[Collected data entries]
• • • •

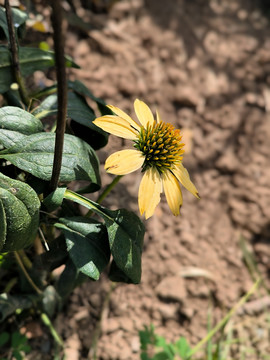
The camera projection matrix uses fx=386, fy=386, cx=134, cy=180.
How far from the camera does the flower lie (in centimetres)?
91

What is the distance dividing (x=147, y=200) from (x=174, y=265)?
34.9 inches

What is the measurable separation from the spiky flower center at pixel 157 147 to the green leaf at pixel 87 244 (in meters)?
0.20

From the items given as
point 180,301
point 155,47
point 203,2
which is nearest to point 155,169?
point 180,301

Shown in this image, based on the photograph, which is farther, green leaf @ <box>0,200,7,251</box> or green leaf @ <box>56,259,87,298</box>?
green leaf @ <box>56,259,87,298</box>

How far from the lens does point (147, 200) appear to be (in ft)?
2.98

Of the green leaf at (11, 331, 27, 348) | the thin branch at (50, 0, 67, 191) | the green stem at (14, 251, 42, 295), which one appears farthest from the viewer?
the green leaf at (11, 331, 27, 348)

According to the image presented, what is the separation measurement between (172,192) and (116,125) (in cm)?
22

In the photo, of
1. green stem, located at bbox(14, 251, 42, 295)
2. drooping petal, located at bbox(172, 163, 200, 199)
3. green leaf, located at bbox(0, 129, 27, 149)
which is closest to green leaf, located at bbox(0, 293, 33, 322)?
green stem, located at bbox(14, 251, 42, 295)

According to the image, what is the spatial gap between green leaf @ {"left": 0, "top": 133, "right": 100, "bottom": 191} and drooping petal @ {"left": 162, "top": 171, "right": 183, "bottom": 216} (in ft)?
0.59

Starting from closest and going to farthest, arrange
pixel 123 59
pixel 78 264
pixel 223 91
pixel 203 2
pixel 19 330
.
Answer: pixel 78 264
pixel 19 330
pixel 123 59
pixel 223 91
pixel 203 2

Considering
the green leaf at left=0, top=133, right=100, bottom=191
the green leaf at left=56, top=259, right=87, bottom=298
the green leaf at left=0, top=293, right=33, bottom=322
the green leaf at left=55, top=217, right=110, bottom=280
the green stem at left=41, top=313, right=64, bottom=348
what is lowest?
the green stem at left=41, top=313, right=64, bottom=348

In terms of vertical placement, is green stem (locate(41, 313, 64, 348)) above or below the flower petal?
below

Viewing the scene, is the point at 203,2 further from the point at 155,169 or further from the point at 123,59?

• • • •

[Your objective]
Please render the lines as a Markdown table with the columns Row and Line, starting at the line containing "Starting from closest" and running through the last line, both included. Leave out blank lines.

[Answer to the exercise]
| Row | Line |
|---|---|
| 1 | Starting from closest and going to farthest, arrange |
| 2 | pixel 123 59 |
| 3 | pixel 78 264 |
| 4 | pixel 223 91 |
| 5 | pixel 203 2 |
| 6 | pixel 19 330 |
| 7 | . |
| 8 | Answer: pixel 78 264 |
| 9 | pixel 19 330 |
| 10 | pixel 123 59 |
| 11 | pixel 223 91 |
| 12 | pixel 203 2 |
| 13 | Considering |
| 14 | the green leaf at left=0, top=133, right=100, bottom=191 |
| 15 | the green leaf at left=56, top=259, right=87, bottom=298 |
| 16 | the green leaf at left=0, top=293, right=33, bottom=322 |
| 17 | the green leaf at left=55, top=217, right=110, bottom=280 |
| 18 | the green stem at left=41, top=313, right=64, bottom=348 |
| 19 | what is lowest? |
| 20 | the green stem at left=41, top=313, right=64, bottom=348 |
| 21 | In terms of vertical placement, is green stem (locate(41, 313, 64, 348)) above or below the flower petal? |
| 22 | below |
| 23 | Viewing the scene, is the point at 203,2 further from the point at 155,169 or further from the point at 123,59? |